** Entries provided follows **
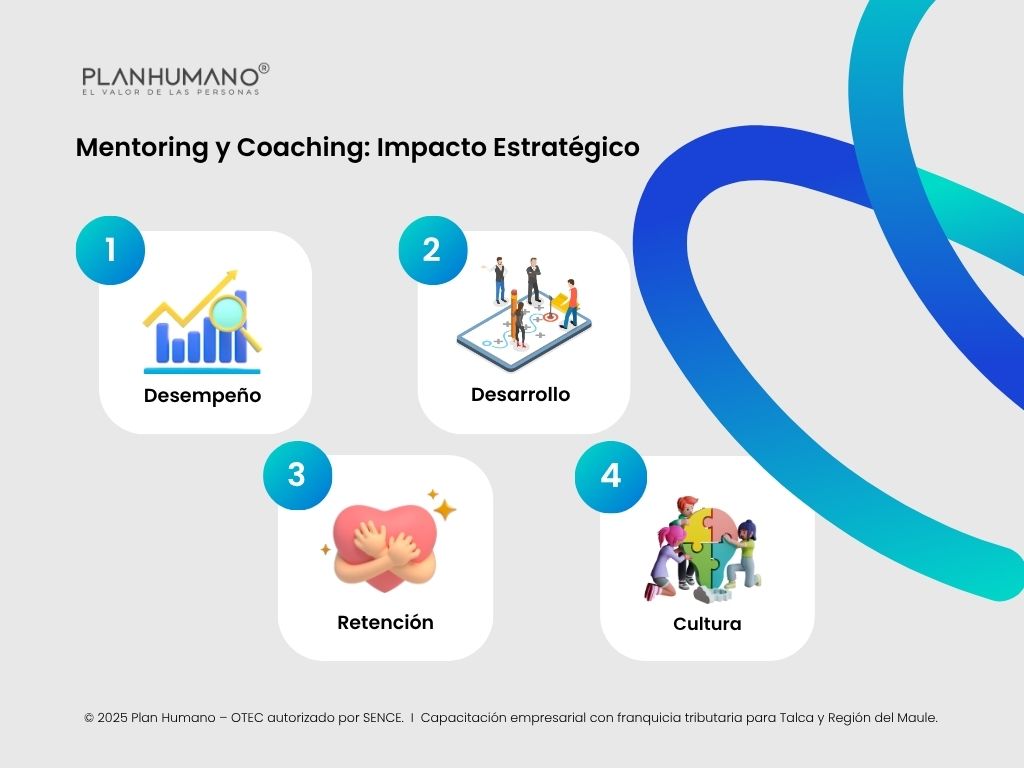 PLANHUMANO®
EL VALOR DE LAS PERSONAS

Mentoring y Coaching: Impacto Estratégico

1
Desempeño

2
Desarrollo

3
Retención

4
Cultura

© 2025 Plan Humano – OTEC autorizado por SENCE. I Capacitación empresarial con franquicia tributaria para Talca y Región del Maule.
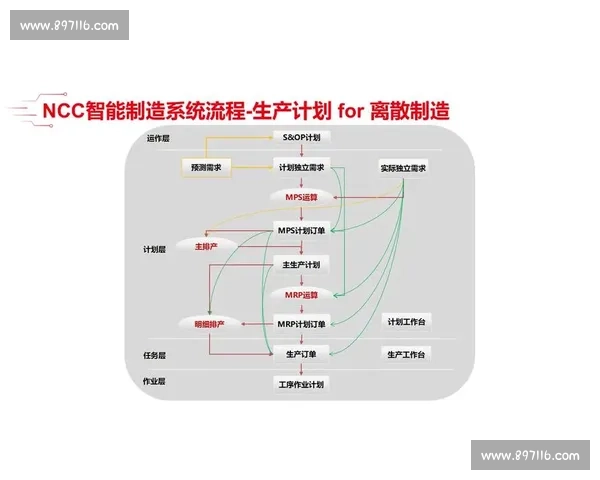 www.897116.com

NCC智能制造系统流程-生产计划 for 离散制造

运作层

S&OP计划

预测需求

计划独立需求

实际独立需求

MPS运算

MPS计划订单

计划层

主排产

主生产计划

MRP运算

明细排产

MRP计划订单

计划工作台

任务层

生产订单

生产工作台

作业层

工序作业计划

www.897116.com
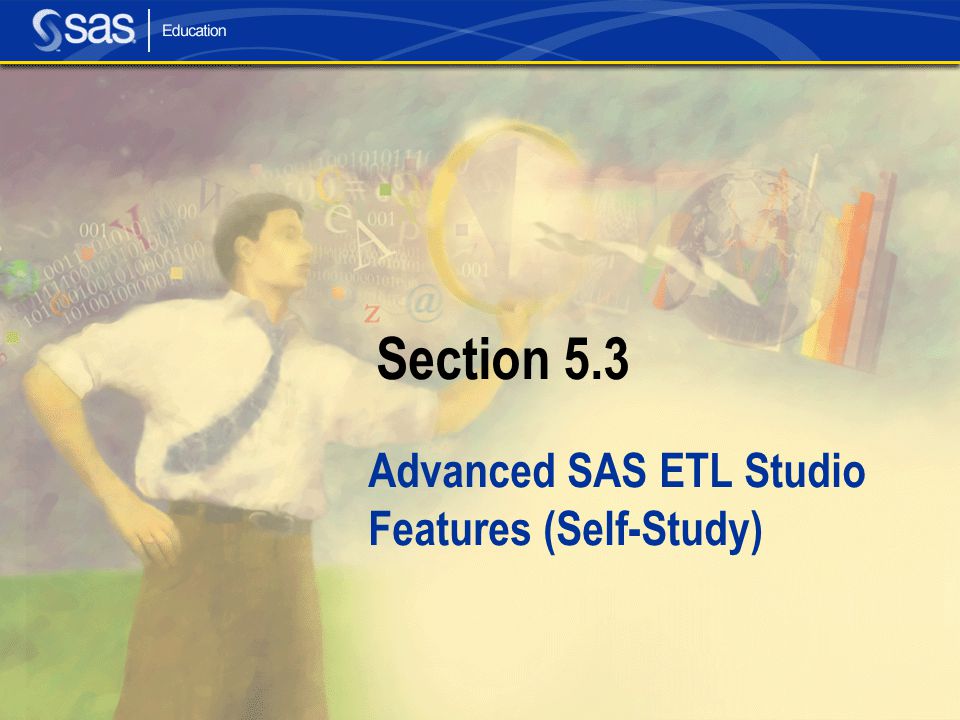 sas Education

Section 5.3

Advanced SAS ETL Studio Features (Self-Study)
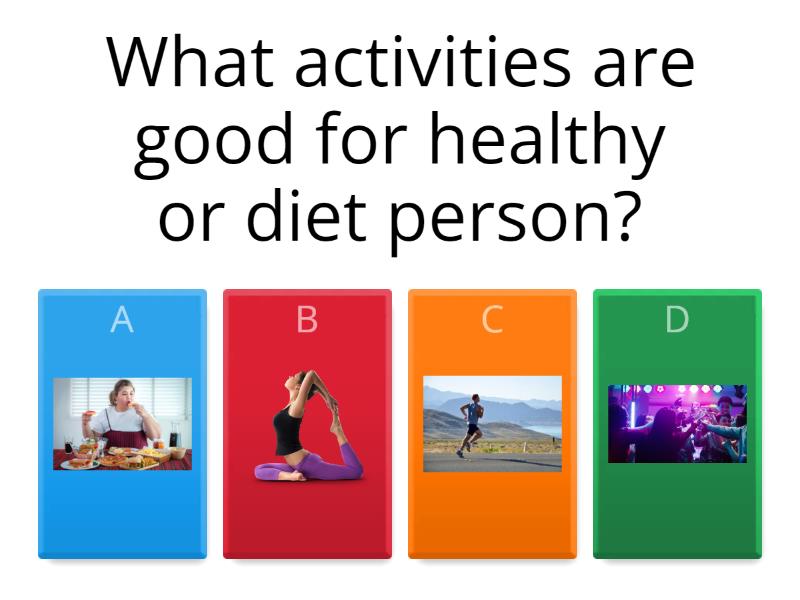 What activities are good for healthy or diet person?

A

B

C

D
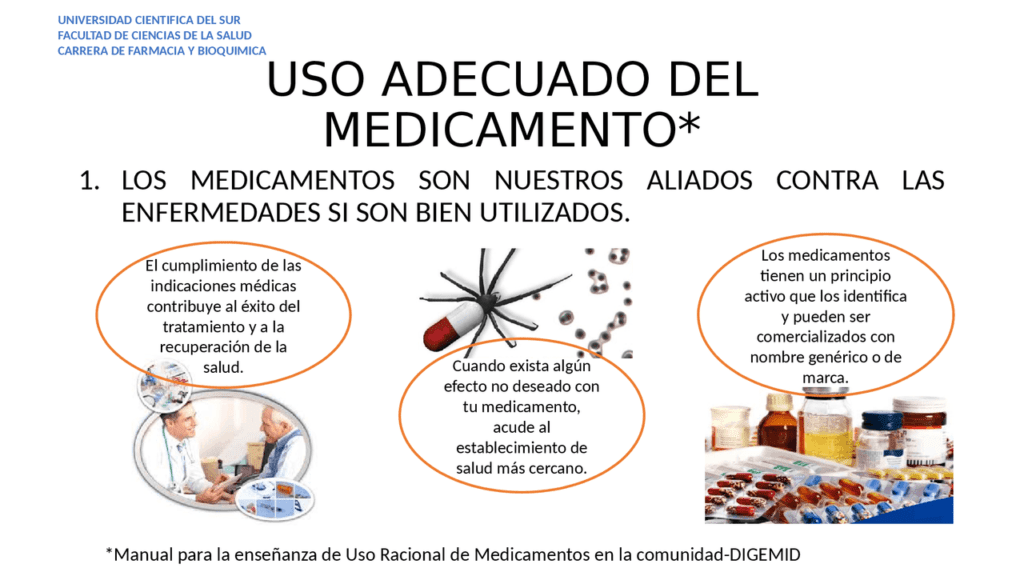 UNIVERSIDAD CIENTIFICA DEL SUR
FACULTAD DE CIENCIAS DE LA SALUD
CARRERA DE FARMACIA Y BIOQUIMICA

USO ADECUADO DEL MEDICAMENTO*

1. LOS MEDICAMENTOS SON NUESTROS ALIADOS CONTRA LAS ENFERMEDADES SI SON BIEN UTILIZADOS.

El cumplimiento de las indicaciones médicas contribuye al éxito del tratamiento y a la recuperación de la salud.

Cuando exista algún efecto no deseado con tu medicamento, acude al establecimiento de salud más cercano.

Los medicamentos tienen un principio activo que los identifica y pueden ser comercializados con nombre genérico o de marca.

*Manual para la enseñanza de Uso Racional de Medicamentos en la comunidad-DIGEMID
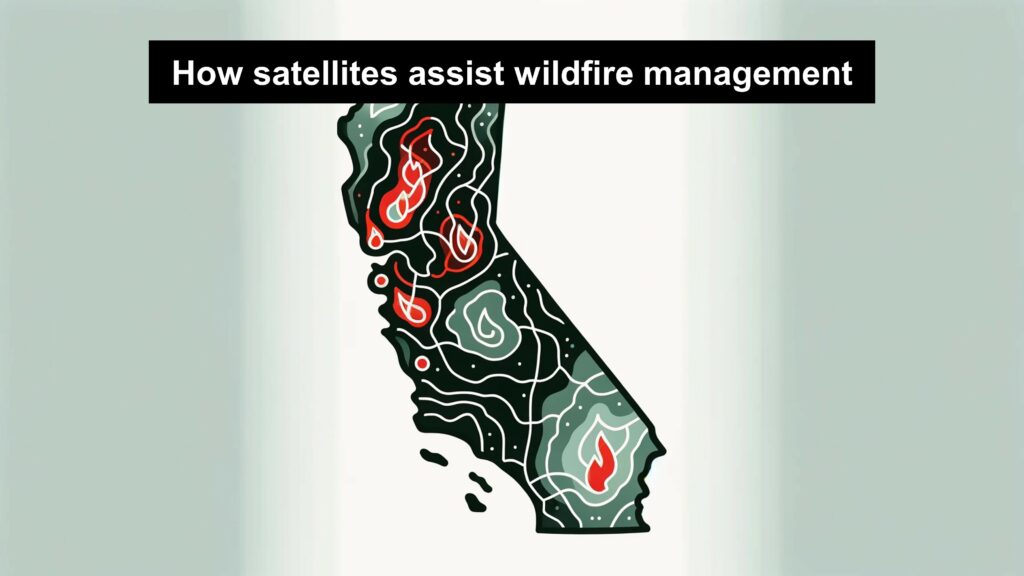 How satellites assist wildfire management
** End of Entries provided **
Assignment
Write out the listing above exactly, images omitted.

Problem solution
 PLANHUMANO®
EL VALOR DE LAS PERSONAS

Mentoring y Coaching: Impacto Estratégico

1
Desempeño

2
Desarrollo

3
Retención

4
Cultura

© 2025 Plan Humano – OTEC autorizado por SENCE. I Capacitación empresarial con franquicia tributaria para Talca y Región del Maule.
 www.897116.com

NCC智能制造系统流程-生产计划 for 离散制造

运作层

S&OP计划

预测需求

计划独立需求

实际独立需求

MPS运算

MPS计划订单

计划层

主排产

主生产计划

MRP运算

明细排产

MRP计划订单

计划工作台

任务层

生产订单

生产工作台

作业层

工序作业计划

www.897116.com
 sas Education

Section 5.3

Advanced SAS ETL Studio Features (Self-Study)
 What activities are good for healthy or diet person?

A

B

C

D
 UNIVERSIDAD CIENTIFICA DEL SUR
FACULTAD DE CIENCIAS DE LA SALUD
CARRERA DE FARMACIA Y BIOQUIMICA

USO ADECUADO DEL MEDICAMENTO*

1. LOS MEDICAMENTOS SON NUESTROS ALIADOS CONTRA LAS ENFERMEDADES SI SON BIEN UTILIZADOS.

El cumplimiento de las indicaciones médicas contribuye al éxito del tratamiento y a la recuperación de la salud.

Cuando exista algún efecto no deseado con tu medicamento, acude al establecimiento de salud más cercano.

Los medicamentos tienen un principio activo que los identifica y pueden ser comercializados con nombre genérico o de marca.

*Manual para la enseñanza de Uso Racional de Medicamentos en la comunidad-DIGEMID
 How satellites assist wildfire management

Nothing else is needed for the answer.